Oui ! j'aime cette ingénieuse astuce qui consiste à consacrer les notes de bas de page à des biographies fictives.
Seulement certaines situations et certains propos m'ont dérangé !
Je n'aime pas ce qui motive les personnages : le communautarisme, la soif de gloire, la haine, l'envie ou la vengeance. Mais surtout je n'aime pas la façon dont ces motivations sont narrées et exploitées. J'y ai trouvé de la complaisance dans la manière de les avancer. Pourquoi avoir justifié la carrière de Samir par successivement un viol collectif puis une méfiance envers la reconnaissance du travail et du talent ?
Je n'aime pas l'idée qu'un bon écrivain c'est celui qui explose les ventes. La plupart d'entre nous savons qu'il est des auteurs magnifiques et des chefs-d'oeuvre qui ne rencontrent pas ou peu le public, en tout cas moins que certaines têtes d'affiche au talent discutable !
Enfin je n'aime pas la façon dont le récit s'emballe/s'empalle sur des thèmes obscènes et sensationnels . 

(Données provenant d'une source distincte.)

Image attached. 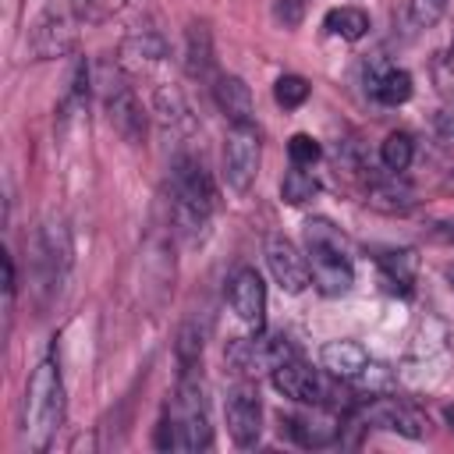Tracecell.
Instances as JSON below:
<instances>
[{
	"label": "cell",
	"instance_id": "cell-1",
	"mask_svg": "<svg viewBox=\"0 0 454 454\" xmlns=\"http://www.w3.org/2000/svg\"><path fill=\"white\" fill-rule=\"evenodd\" d=\"M64 426V383L53 358H43L25 387V408H21V433L28 440V450H46L53 433Z\"/></svg>",
	"mask_w": 454,
	"mask_h": 454
},
{
	"label": "cell",
	"instance_id": "cell-2",
	"mask_svg": "<svg viewBox=\"0 0 454 454\" xmlns=\"http://www.w3.org/2000/svg\"><path fill=\"white\" fill-rule=\"evenodd\" d=\"M305 259H309V270H312V284L337 298V294H348L351 284H355V270H351V255H348V241L344 234L316 216L305 223Z\"/></svg>",
	"mask_w": 454,
	"mask_h": 454
},
{
	"label": "cell",
	"instance_id": "cell-3",
	"mask_svg": "<svg viewBox=\"0 0 454 454\" xmlns=\"http://www.w3.org/2000/svg\"><path fill=\"white\" fill-rule=\"evenodd\" d=\"M174 415H177V426H181V450H209L213 447L206 383H202L199 365L181 369L177 394H174Z\"/></svg>",
	"mask_w": 454,
	"mask_h": 454
},
{
	"label": "cell",
	"instance_id": "cell-4",
	"mask_svg": "<svg viewBox=\"0 0 454 454\" xmlns=\"http://www.w3.org/2000/svg\"><path fill=\"white\" fill-rule=\"evenodd\" d=\"M259 160H262V142H259L255 124H231L227 138H223V181H227V188L245 195L255 184Z\"/></svg>",
	"mask_w": 454,
	"mask_h": 454
},
{
	"label": "cell",
	"instance_id": "cell-5",
	"mask_svg": "<svg viewBox=\"0 0 454 454\" xmlns=\"http://www.w3.org/2000/svg\"><path fill=\"white\" fill-rule=\"evenodd\" d=\"M174 206H188L202 216H213V209L220 206L209 170L192 153H177V160H174Z\"/></svg>",
	"mask_w": 454,
	"mask_h": 454
},
{
	"label": "cell",
	"instance_id": "cell-6",
	"mask_svg": "<svg viewBox=\"0 0 454 454\" xmlns=\"http://www.w3.org/2000/svg\"><path fill=\"white\" fill-rule=\"evenodd\" d=\"M103 103H106V117H110L114 131L124 142L138 145L145 138V114H142V103H138L135 89L124 82L121 71H110L106 74V82H103Z\"/></svg>",
	"mask_w": 454,
	"mask_h": 454
},
{
	"label": "cell",
	"instance_id": "cell-7",
	"mask_svg": "<svg viewBox=\"0 0 454 454\" xmlns=\"http://www.w3.org/2000/svg\"><path fill=\"white\" fill-rule=\"evenodd\" d=\"M227 433L238 447H255L259 443V433H262V404H259V390L255 383L241 380L238 387H231L227 394Z\"/></svg>",
	"mask_w": 454,
	"mask_h": 454
},
{
	"label": "cell",
	"instance_id": "cell-8",
	"mask_svg": "<svg viewBox=\"0 0 454 454\" xmlns=\"http://www.w3.org/2000/svg\"><path fill=\"white\" fill-rule=\"evenodd\" d=\"M362 422L387 429V433H397V436H408V440H422L429 433V419L419 408H411L397 397H383V394L362 408Z\"/></svg>",
	"mask_w": 454,
	"mask_h": 454
},
{
	"label": "cell",
	"instance_id": "cell-9",
	"mask_svg": "<svg viewBox=\"0 0 454 454\" xmlns=\"http://www.w3.org/2000/svg\"><path fill=\"white\" fill-rule=\"evenodd\" d=\"M266 266H270L273 280L280 284V291H287V294H301L312 284L309 259L284 234H270L266 238Z\"/></svg>",
	"mask_w": 454,
	"mask_h": 454
},
{
	"label": "cell",
	"instance_id": "cell-10",
	"mask_svg": "<svg viewBox=\"0 0 454 454\" xmlns=\"http://www.w3.org/2000/svg\"><path fill=\"white\" fill-rule=\"evenodd\" d=\"M71 46H74V18L67 11H53V7L43 11L28 32V50L39 60H50V57H64Z\"/></svg>",
	"mask_w": 454,
	"mask_h": 454
},
{
	"label": "cell",
	"instance_id": "cell-11",
	"mask_svg": "<svg viewBox=\"0 0 454 454\" xmlns=\"http://www.w3.org/2000/svg\"><path fill=\"white\" fill-rule=\"evenodd\" d=\"M227 298H231V309L238 312V319L245 326L262 330V323H266V284L252 266H245V270H238L231 277Z\"/></svg>",
	"mask_w": 454,
	"mask_h": 454
},
{
	"label": "cell",
	"instance_id": "cell-12",
	"mask_svg": "<svg viewBox=\"0 0 454 454\" xmlns=\"http://www.w3.org/2000/svg\"><path fill=\"white\" fill-rule=\"evenodd\" d=\"M270 376H273V387H277L284 397L298 401V404H319V401L326 397L323 380H319L301 358H287V362H280L277 369H270Z\"/></svg>",
	"mask_w": 454,
	"mask_h": 454
},
{
	"label": "cell",
	"instance_id": "cell-13",
	"mask_svg": "<svg viewBox=\"0 0 454 454\" xmlns=\"http://www.w3.org/2000/svg\"><path fill=\"white\" fill-rule=\"evenodd\" d=\"M280 429L294 443H301V447H330V443L340 440V429L344 426L333 415H326V411H301V415L280 419Z\"/></svg>",
	"mask_w": 454,
	"mask_h": 454
},
{
	"label": "cell",
	"instance_id": "cell-14",
	"mask_svg": "<svg viewBox=\"0 0 454 454\" xmlns=\"http://www.w3.org/2000/svg\"><path fill=\"white\" fill-rule=\"evenodd\" d=\"M153 99H156V117H160L167 135H174V138L195 135V114H192V106L177 85H160Z\"/></svg>",
	"mask_w": 454,
	"mask_h": 454
},
{
	"label": "cell",
	"instance_id": "cell-15",
	"mask_svg": "<svg viewBox=\"0 0 454 454\" xmlns=\"http://www.w3.org/2000/svg\"><path fill=\"white\" fill-rule=\"evenodd\" d=\"M213 96H216V106L223 110V117L231 124H252V89L238 78V74H220L213 82Z\"/></svg>",
	"mask_w": 454,
	"mask_h": 454
},
{
	"label": "cell",
	"instance_id": "cell-16",
	"mask_svg": "<svg viewBox=\"0 0 454 454\" xmlns=\"http://www.w3.org/2000/svg\"><path fill=\"white\" fill-rule=\"evenodd\" d=\"M184 67L192 78H213L216 57H213V32L206 21H192L184 32Z\"/></svg>",
	"mask_w": 454,
	"mask_h": 454
},
{
	"label": "cell",
	"instance_id": "cell-17",
	"mask_svg": "<svg viewBox=\"0 0 454 454\" xmlns=\"http://www.w3.org/2000/svg\"><path fill=\"white\" fill-rule=\"evenodd\" d=\"M319 362H323V369H326L330 376L351 380V376H358V369L369 362V355H365V348H362L358 340H330V344H323Z\"/></svg>",
	"mask_w": 454,
	"mask_h": 454
},
{
	"label": "cell",
	"instance_id": "cell-18",
	"mask_svg": "<svg viewBox=\"0 0 454 454\" xmlns=\"http://www.w3.org/2000/svg\"><path fill=\"white\" fill-rule=\"evenodd\" d=\"M447 11V0H401L397 11V28L404 39H415L422 32H429Z\"/></svg>",
	"mask_w": 454,
	"mask_h": 454
},
{
	"label": "cell",
	"instance_id": "cell-19",
	"mask_svg": "<svg viewBox=\"0 0 454 454\" xmlns=\"http://www.w3.org/2000/svg\"><path fill=\"white\" fill-rule=\"evenodd\" d=\"M365 202H369L372 209H383V213H408V209L415 206L411 188H404V184L397 181V174H394L390 181L372 177L369 188H365Z\"/></svg>",
	"mask_w": 454,
	"mask_h": 454
},
{
	"label": "cell",
	"instance_id": "cell-20",
	"mask_svg": "<svg viewBox=\"0 0 454 454\" xmlns=\"http://www.w3.org/2000/svg\"><path fill=\"white\" fill-rule=\"evenodd\" d=\"M369 89L380 103L387 106H401L411 99V74L401 71V67H383V71H372L369 74Z\"/></svg>",
	"mask_w": 454,
	"mask_h": 454
},
{
	"label": "cell",
	"instance_id": "cell-21",
	"mask_svg": "<svg viewBox=\"0 0 454 454\" xmlns=\"http://www.w3.org/2000/svg\"><path fill=\"white\" fill-rule=\"evenodd\" d=\"M206 323H199L195 316L177 330V344H174V351H177V365L181 369H192V365H199L202 362V348H206Z\"/></svg>",
	"mask_w": 454,
	"mask_h": 454
},
{
	"label": "cell",
	"instance_id": "cell-22",
	"mask_svg": "<svg viewBox=\"0 0 454 454\" xmlns=\"http://www.w3.org/2000/svg\"><path fill=\"white\" fill-rule=\"evenodd\" d=\"M326 28H330L333 35L355 43V39H362V35L369 32V14H365L362 7H333V11L326 14Z\"/></svg>",
	"mask_w": 454,
	"mask_h": 454
},
{
	"label": "cell",
	"instance_id": "cell-23",
	"mask_svg": "<svg viewBox=\"0 0 454 454\" xmlns=\"http://www.w3.org/2000/svg\"><path fill=\"white\" fill-rule=\"evenodd\" d=\"M316 192H319L316 174H312V170H305V167H298V163H294V167L284 174V181H280V195H284V202H291V206L309 202Z\"/></svg>",
	"mask_w": 454,
	"mask_h": 454
},
{
	"label": "cell",
	"instance_id": "cell-24",
	"mask_svg": "<svg viewBox=\"0 0 454 454\" xmlns=\"http://www.w3.org/2000/svg\"><path fill=\"white\" fill-rule=\"evenodd\" d=\"M411 156H415V145H411V138H408L404 131H390V135L383 138V145H380V160H383V167H387L390 174L408 170Z\"/></svg>",
	"mask_w": 454,
	"mask_h": 454
},
{
	"label": "cell",
	"instance_id": "cell-25",
	"mask_svg": "<svg viewBox=\"0 0 454 454\" xmlns=\"http://www.w3.org/2000/svg\"><path fill=\"white\" fill-rule=\"evenodd\" d=\"M380 266H383V280L390 291H408L411 287V273H415V255L411 252H387L380 255Z\"/></svg>",
	"mask_w": 454,
	"mask_h": 454
},
{
	"label": "cell",
	"instance_id": "cell-26",
	"mask_svg": "<svg viewBox=\"0 0 454 454\" xmlns=\"http://www.w3.org/2000/svg\"><path fill=\"white\" fill-rule=\"evenodd\" d=\"M351 383H355V390H362L369 397H380V394H387L394 387V369L383 365V362H365L358 369V376H351Z\"/></svg>",
	"mask_w": 454,
	"mask_h": 454
},
{
	"label": "cell",
	"instance_id": "cell-27",
	"mask_svg": "<svg viewBox=\"0 0 454 454\" xmlns=\"http://www.w3.org/2000/svg\"><path fill=\"white\" fill-rule=\"evenodd\" d=\"M273 99L284 106V110H294L309 99V82L301 74H280L277 85H273Z\"/></svg>",
	"mask_w": 454,
	"mask_h": 454
},
{
	"label": "cell",
	"instance_id": "cell-28",
	"mask_svg": "<svg viewBox=\"0 0 454 454\" xmlns=\"http://www.w3.org/2000/svg\"><path fill=\"white\" fill-rule=\"evenodd\" d=\"M287 156H291V163H298V167H312V163L323 156V145H319L312 135L298 131V135H291V142H287Z\"/></svg>",
	"mask_w": 454,
	"mask_h": 454
},
{
	"label": "cell",
	"instance_id": "cell-29",
	"mask_svg": "<svg viewBox=\"0 0 454 454\" xmlns=\"http://www.w3.org/2000/svg\"><path fill=\"white\" fill-rule=\"evenodd\" d=\"M433 82H436L440 96L454 99V53H436L433 57Z\"/></svg>",
	"mask_w": 454,
	"mask_h": 454
},
{
	"label": "cell",
	"instance_id": "cell-30",
	"mask_svg": "<svg viewBox=\"0 0 454 454\" xmlns=\"http://www.w3.org/2000/svg\"><path fill=\"white\" fill-rule=\"evenodd\" d=\"M273 14H277V21H280L284 28H294V25H301V18H305V0H277Z\"/></svg>",
	"mask_w": 454,
	"mask_h": 454
},
{
	"label": "cell",
	"instance_id": "cell-31",
	"mask_svg": "<svg viewBox=\"0 0 454 454\" xmlns=\"http://www.w3.org/2000/svg\"><path fill=\"white\" fill-rule=\"evenodd\" d=\"M436 135H440V142L454 145V110H443V114L436 117Z\"/></svg>",
	"mask_w": 454,
	"mask_h": 454
},
{
	"label": "cell",
	"instance_id": "cell-32",
	"mask_svg": "<svg viewBox=\"0 0 454 454\" xmlns=\"http://www.w3.org/2000/svg\"><path fill=\"white\" fill-rule=\"evenodd\" d=\"M440 241H450L454 245V220H447V223H436V231H433Z\"/></svg>",
	"mask_w": 454,
	"mask_h": 454
},
{
	"label": "cell",
	"instance_id": "cell-33",
	"mask_svg": "<svg viewBox=\"0 0 454 454\" xmlns=\"http://www.w3.org/2000/svg\"><path fill=\"white\" fill-rule=\"evenodd\" d=\"M443 422L454 429V404H447V408H443Z\"/></svg>",
	"mask_w": 454,
	"mask_h": 454
},
{
	"label": "cell",
	"instance_id": "cell-34",
	"mask_svg": "<svg viewBox=\"0 0 454 454\" xmlns=\"http://www.w3.org/2000/svg\"><path fill=\"white\" fill-rule=\"evenodd\" d=\"M443 188H447V192H454V170H450V174L443 177Z\"/></svg>",
	"mask_w": 454,
	"mask_h": 454
},
{
	"label": "cell",
	"instance_id": "cell-35",
	"mask_svg": "<svg viewBox=\"0 0 454 454\" xmlns=\"http://www.w3.org/2000/svg\"><path fill=\"white\" fill-rule=\"evenodd\" d=\"M447 280H450V287H454V266H450V270H447Z\"/></svg>",
	"mask_w": 454,
	"mask_h": 454
}]
</instances>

Si l'auteur souhaitait faire de ce livre le roman sur l'identité, au fil des pages il s'est mis à enfoncer des portes ouvertes, à accumuler de nombreux clichés et à coller avec ce qu'il y a de malsain dans l'actualité. De fait, elle assimile son roman à un fourre tout dans lequel elle parle de la même manière de la passion amoureuse, de la société qui broie les individus après les avoir aidé à réaliser leurs ambitions, de la violence des cités, de la revanche sociale, des communautarismes, d'un viol collectif, des jihadistes...
Dommage car son roman commençait bien et j'aurais tant aimé qu'il reste sur cette ligne narrative : parler d'un homme au charme carnassier, à la volonté de fer, un homme sans scrupule qui piétine tout ce qui peut contrecarrer ses ambitions personnelles et professionnelles. Un personnage qui aurait su totalement et irréversiblement nier son passé. Un monstre plutôt qu'un homme mi-coupable mi-victime et qui suscite de la compassion alors que j'aurais adoré le haïr. Ce désir de le dédouaner dessert le récit plus qu'il ne l'enrichi. De cette lecture il en ressort une impression d'avoir pataugé dans de l'eau tiède alors que je m'attendais à plonger dans une eau glacée ! Malgré les accumulations de thèmes et de problématiques qu'il propose, le récit est en rien subtil. Nulle part je n'ai ressenti une envie de dénoncer cette société mercantile et violente; partout j'ai lu une volonté de s'en servir.

Au final, L'invention de nos vies me laisse une mauvaise impression. Ce roman dont je l'ai lu la première moitié facilement et même par moments avec un certain plaisir a fini par me faire grimacer et, en fin de lecture, il me laisse même un arrière- goût désagréable. A force de vouloir faire résonner son récit avec ce qu'il y a de plus brûlant et scandaleux dans l'actualité, Karine Tuil s'est perdue dans le sensationnel et fait de son roman un catalogage de profils psychologiques et de sujets. Tout cela m'a empêchée de profiter pleinement de son talent de narratrice car Karine Tuil a du style. Et je vais guetter sa prochaine publication afin de me confronter une nouvelle fois à son écriture. En attendant, je ne m'en fais pas pour le devenir de son livre qui caracole dans les hits et qui a trouvé grâce auprès de nombreux critiques, blogueurs et lecteurs. 


L'auteur :
Auteur français né en 1972, Karine Tuil est diplomée d'un DEA droit de la communication/sciences de l'information. En 1998, elle participe à un concours de manuscrit. Elle est alors remarquée par le directeur du Figaro littéraire de l'époque Jean-Marie Rouart. Depuis 2000, Karine Tuil a publié 9 romans : 3 sont parus chez Plon ( Pour le pire, Interdit, Du sexe féminin ) et 5 édités par Grasset ( Tout sur mon frère, Quand j'étais drôle, Douce France, Six mois, six jours et L'invention de nos vies ).